• Supplied passage
——
# Put my VR6 Turbo on the Dyno



## VeDubgtiVR6 (Apr 27, 2000)

Here is my dyno sheet from yesterday, let the flaming begin
















Specs on car: 
1996 VR6 133k plus miles
T04E 60-1 tangential turbo
9.0:1 compression spacer
C2 based software(no O2s) with 42# injectors
Kinetic Manifold w/ Tial 38mm wastegate
3" exhaust, no cat or mufflers
re-routed wastegate back into exhaust








A full size picture can be found here http://www.ohiovw.com/cars/gal...2.jpg


----------



## Captain Jack (Mar 2, 2002)

*Re: Put my VR6 Turbo on the Dyno (VeDubgtiVR6)*

No 02's? What does the management use to calculate fuel trims?


----------



## VeDubgtiVR6 (Apr 27, 2000)

*Re: Put my VR6 Turbo on the Dyno (Captain Jack)*

The chip I use is an early design of C2 and it uses the maps in the chip for the fuel trim.


----------



## dreadlocks (May 24, 2006)

Holy running lean batman!
Nice numbers tho, I would look into getting your chip updated if possible.


----------



## SELFMADE (Mar 30, 2006)

Get the update. You`ll be very happy you did. Does look a bit lean, th enew software ill fix that.


----------



## silvrsled (Jan 24, 2005)

*Re: (SELFMADE)*

Sorry to hijack this thread but what would be considered good for A/F? Underboost and heavy throttle, my wideband shows about 10.8-11.3ish


----------



## MKippen (Nov 6, 2000)

*Re: (silvrsled)*


_Quote, originally posted by *silvrsled* »_Sorry to hijack this thread but what would be considered good for A/F? Underboost and heavy throttle, my wideband shows about 10.8-11.3ish 

i was told that under boost you should look for 11.3-11.5


----------



## Vdubsolo (Apr 11, 2004)

*Re: (theflygtiguy)*


_Quote, originally posted by *theflygtiguy* »_
i was told that under boost you should look for 11.3-11.5

I think it should be more like 12.3-12.5


----------



## jhayesvw (Oct 3, 2001)

*Re: (Vdubsolo)*

i think that your car runs very consistently. not alot of change between runs. that tells me your intercooler is working well.
as for the air fuels, it looks like it hits the 10s and that is RICH.
i would definitely get the updated chip and see how much better it looks. 
other than that. 300 + wheel HP is ALOT in a FWD car. 
i would be plenty happy.


----------



## VWralley (Mar 30, 2002)
——
• Data section
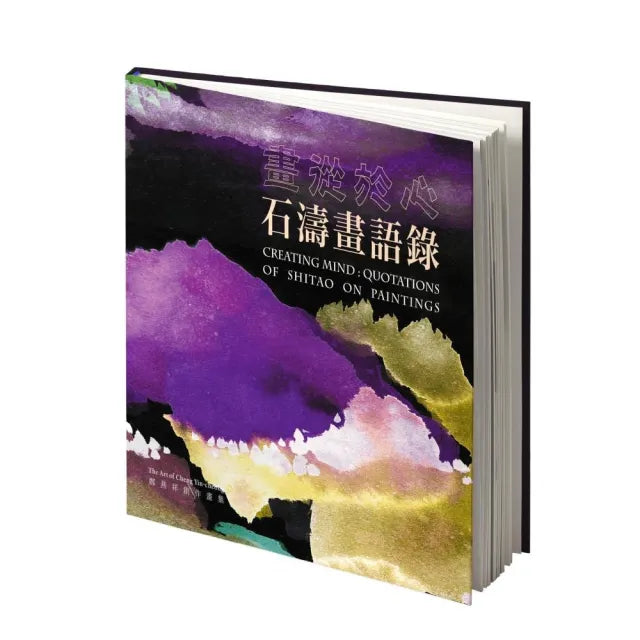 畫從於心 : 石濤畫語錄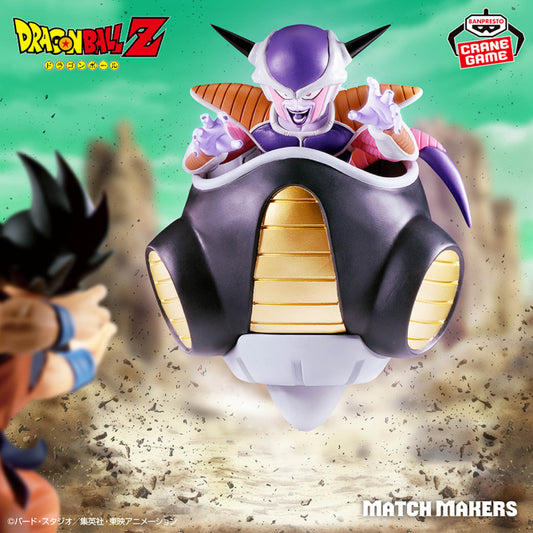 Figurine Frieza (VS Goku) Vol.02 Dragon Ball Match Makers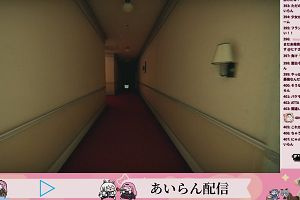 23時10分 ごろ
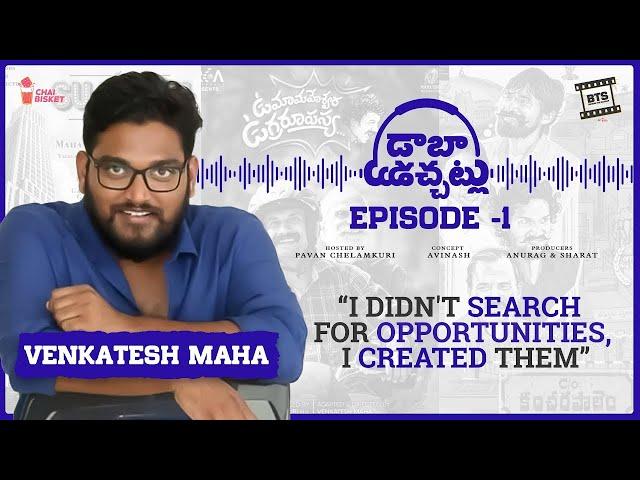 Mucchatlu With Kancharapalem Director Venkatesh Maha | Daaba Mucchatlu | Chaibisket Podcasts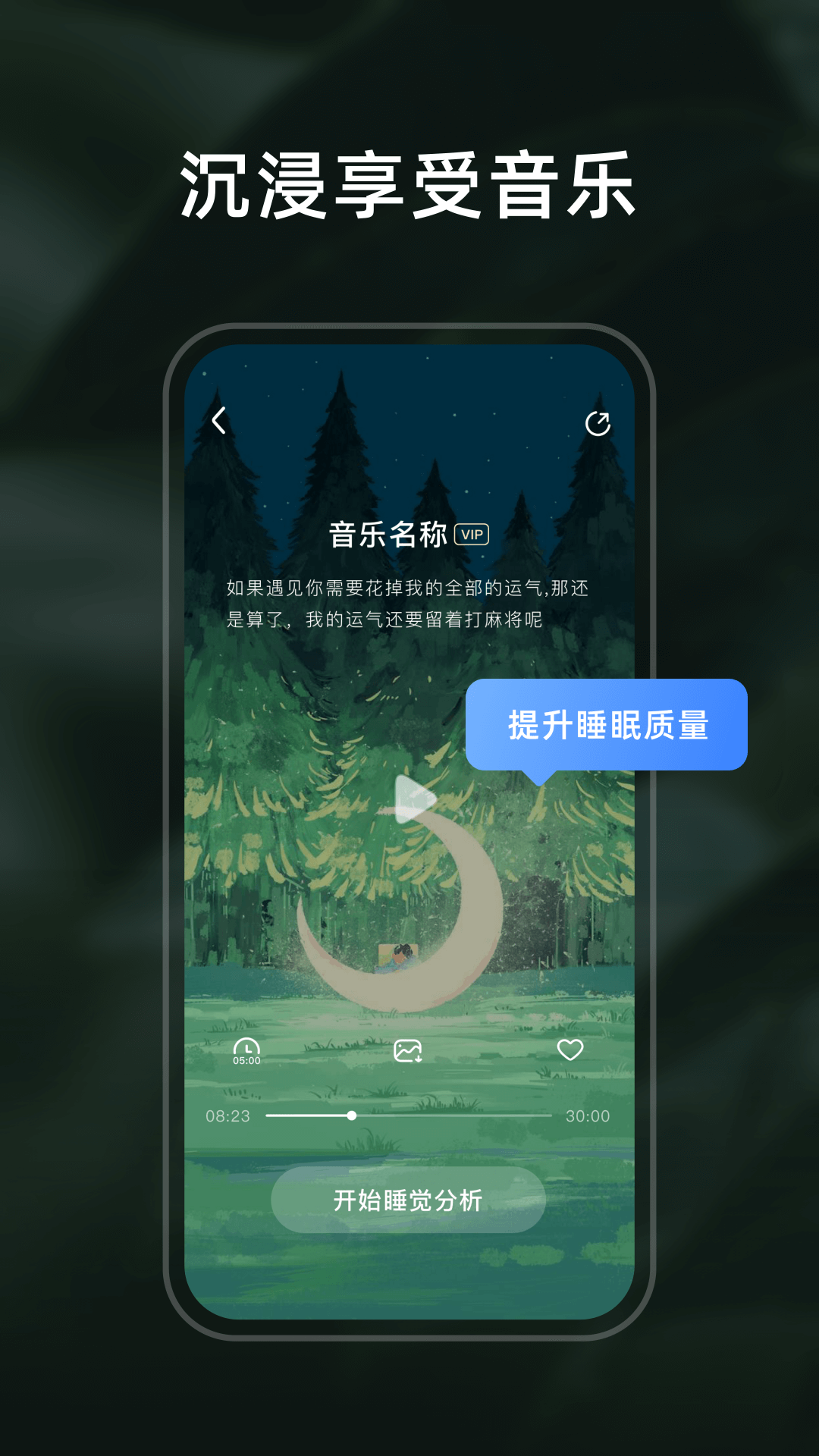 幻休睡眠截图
——
• Work instruction
Can you reproduce the dyno thread from "i think that" to "(Mar 30, 2002)", swapping "intercooler" for "radiator"? The listing was taken from a separate source.

• Exercise result
i think that your car runs very consistently. not alot of change between runs. that tells me your radiator is working well.
as for the air fuels, it looks like it hits the 10s and that is RICH.
i would definitely get the updated chip and see how much better it looks. 
other than that. 300 + wheel HP is ALOT in a FWD car. 
i would be plenty happy.


----------



## VWralley (Mar 30, 2002)